Todd thought he should laugh at his brother’s assumption of the situation, but unfortunately he knew he was probably spot on.
In silence they finished their beers and Todd opened them each a second one.
“I’m moving in with Jessie,” Todd announced his plans and watched as his brother smiled behind his beer.
“Sucker.”
“Can’t help it. I think she’s the one.”
“Missy told me that the day she met her.”
“No kidding?”
Jake shook his head. “She doesn’t get all girly on me often, but when she’d met Jessie, she came home all giddy, talking about you and your new woman.”
“I don’t think when she met Jessie we were an item yet.”
“Oh, she just knew.”
Hearing that made him want to run home to Jessie and plan a long future with her. And then he thought about his reason for sitting in his brother’s garage drinking beer. There was a lot at stake when he thought about getting married. Sure, his brother was making it work, but maybe that was a fluke. They just didn’t come from good stock, and that worried him.
Then he thought about Jessie’s family. Her parents were happily married, and they’d gone through tremendous loss and still stayed together. Todd’s parents hadn’t together since he was a child, they still couldn’t have a civil conversation, and they hadn’t been through anything like Jessie’s parents.
He watched his brother take another drink of his beer and he wondered if Jake pondered these kinds of things when he’d fallen in love with Missy.

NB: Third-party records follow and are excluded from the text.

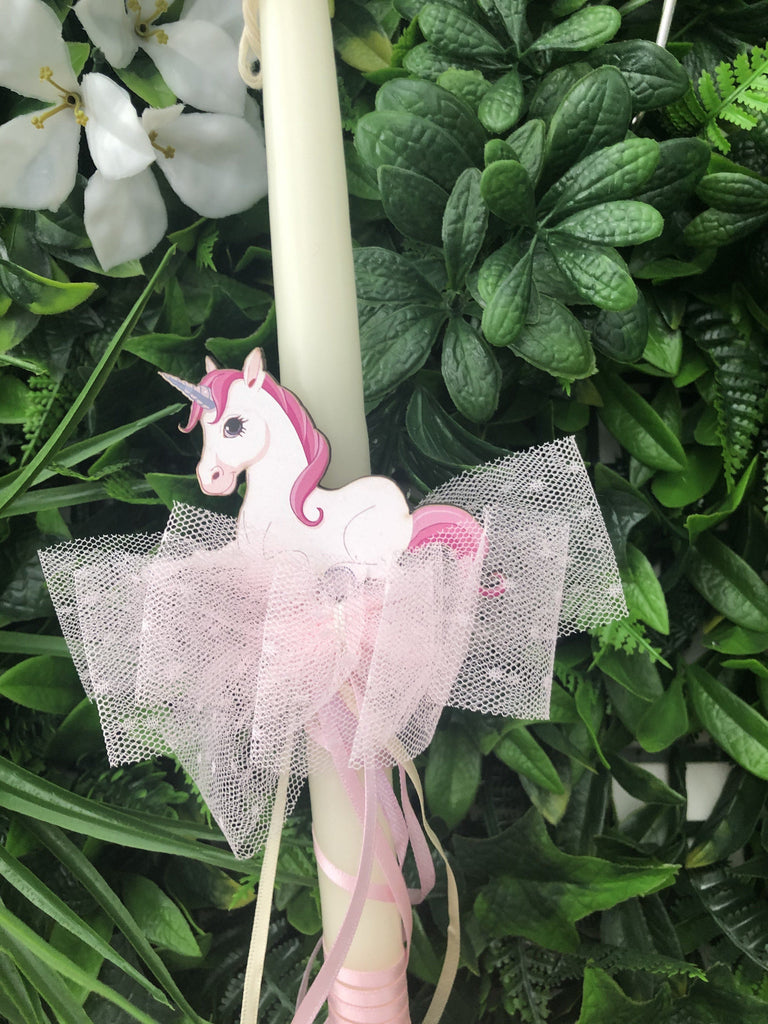 Easter Candle Keyring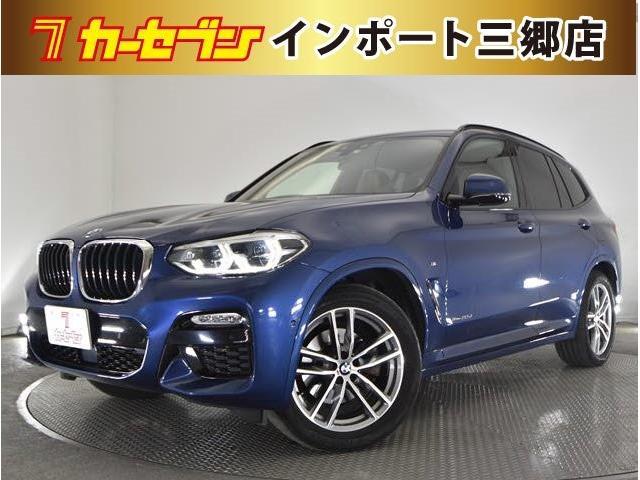 BMW xDrive 20d Mスポーツ 都内ワンオーナー禁煙車 茶本革シート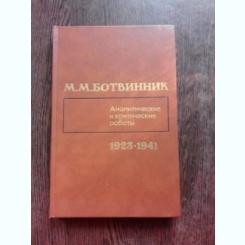 LUCRARI ANALITICE SI CRITICE DESPRE SAH 1923-1941 - M.M. BOTVINNIK  (CARTE IN LIMBA RUSA)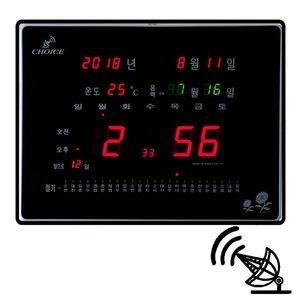 CHOICE CH57 디지털 벽시계 초이스 전파시계 벽걸이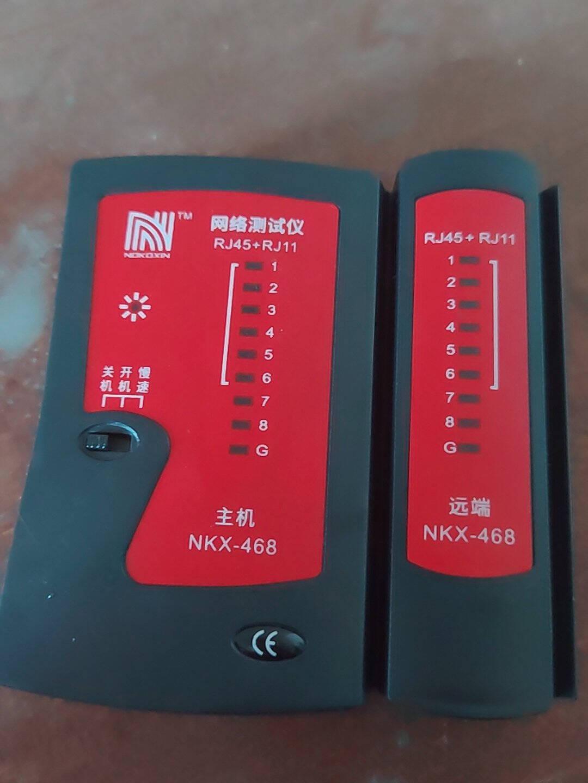 诺可信网络寻线仪多功能抗干扰巡线仪查线器60伏内POE带电寻线防烧检测器红色款套装NKX-801R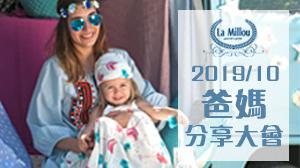 La Millou 2019/10爸媽分享大會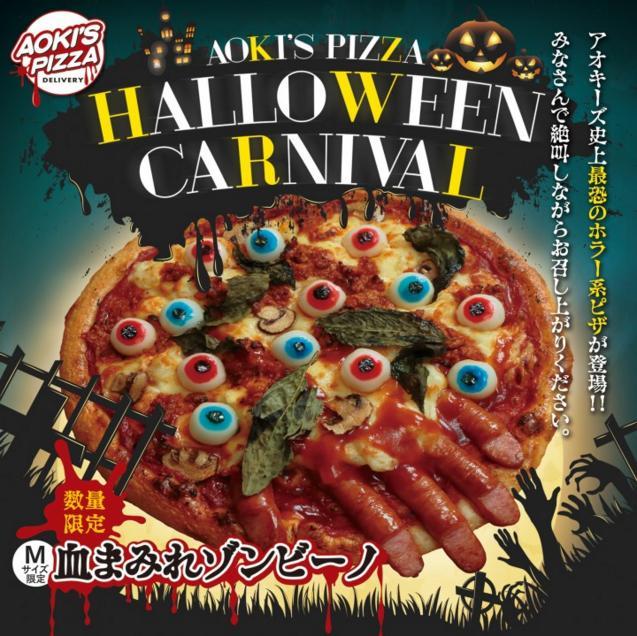 目玉と指がトッピングされたピザ「血まみれゾンビーノ」がマジで怖すぎる… 食べるべきか迷ってしまうレベル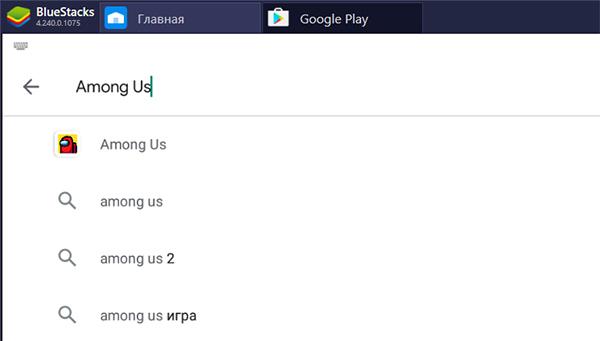 Поиск Among us в Google Play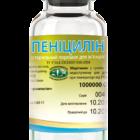 penicilin9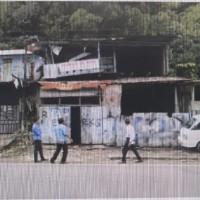 1 bidang tanah luas 151 m2 berikut rumah tinggal di Kelurahan Imbi, Kecamatan Jayapura Utara, Kota Jayapura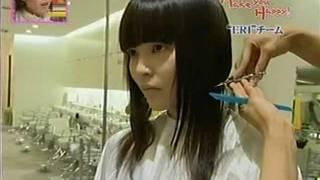 Japanese haircut bob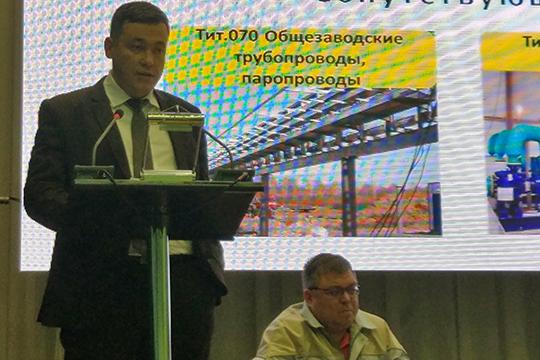 При эксплуатации установки воздействия на почву, животный и растительный мир не будет, заверил Максим Кувшинов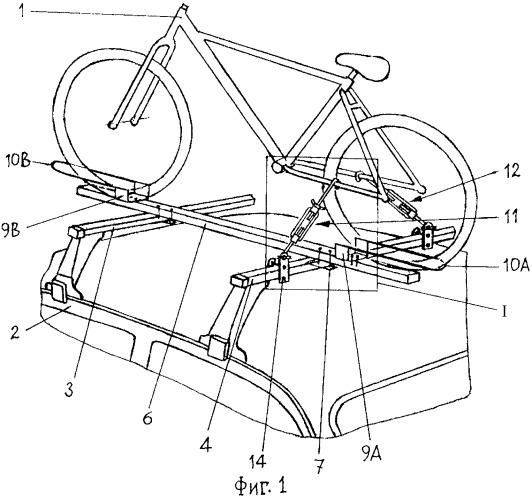 Автомобильное монтируемое устройство для транспортировки велосипеда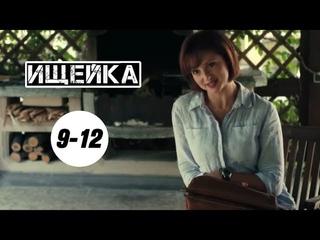 """КЛАССНЫЙ СЕРИАЛ! """"Ищейка"""" 1 сезон (9-12 серии) Русские детективы, фильмы HD"""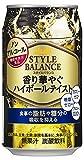 アサヒスタイルバランス 香り華やぐハイボールテイスト 缶 350ml×24本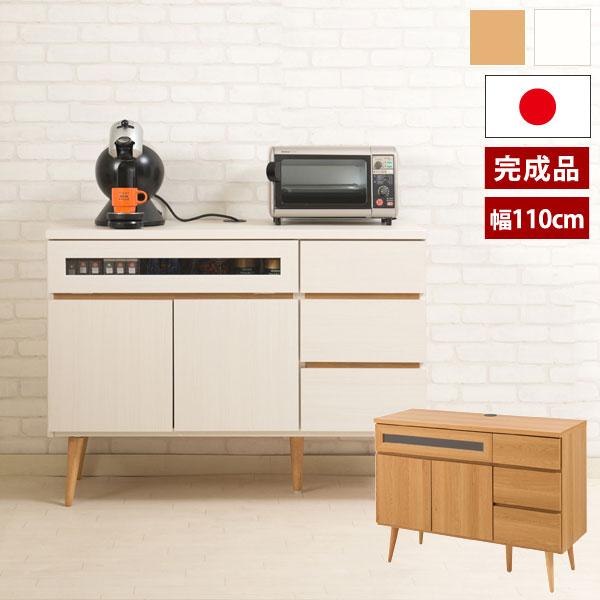 日本製木製キッチンカウンター 幅110cm 家電型タイプ 脚付きガラス窓付きレンジラック 北欧風家具 完成品 NO-0160/NO-0162-NS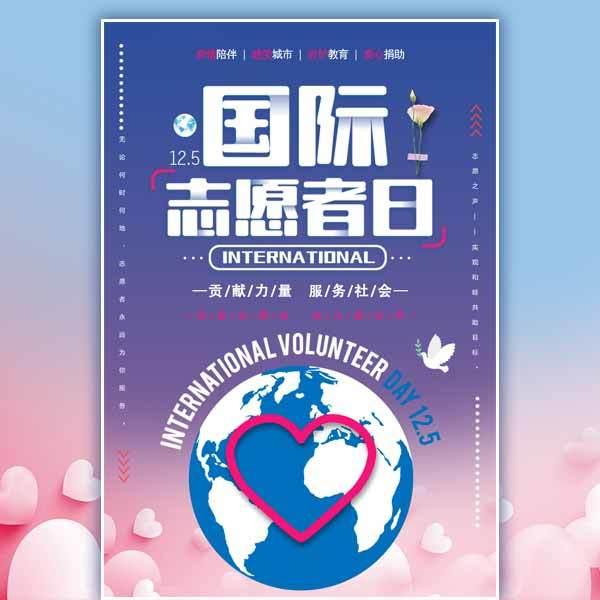 12月5日国际志愿者日爱心公益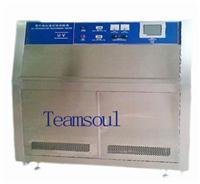 紫外光耐候試驗箱 VZW-301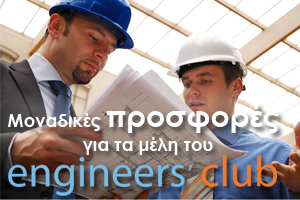 Engineers' Club - Προσφορές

Her family was equally unstable as theirs had been, and again, they were making it work.
“How do you guys make it work? The marriage thing?” he asked and Jake lifted his head.
“She makes good coffee.”
Todd laughed. “I mean it. Her family is messed up. Our family is messed up. How do either of you know what a solid marriage is supposed to be like?”
Jake narrowed his eyes on Todd. “Look at our aunt and uncle. Look at our grandparents. Sure, we come from the crazy side of the family, but we don’t have to buy into it. I think if you love someone, you make it work.”
And that was simple enough advice that Todd absolutely believed his brother. So their parents didn’t believe in marriage. Hell, their mother didn’t even care enough to have introduced her sons to the man she ran off and married. But that didn’t have to reflect on him and Jessie.
He loved her, and in his mind he was sure he was headed toward asking her to marry him.
But they’d agreed. They’d move in together first and then they could talk marriage, and he’d be ready.
Todd sat with his brother just a little longer and when he left, he thought maybe he’d call his mother and congratulate her on her marriage. He was sure that it would be over by the time they met her husband, but he could be the bigger person.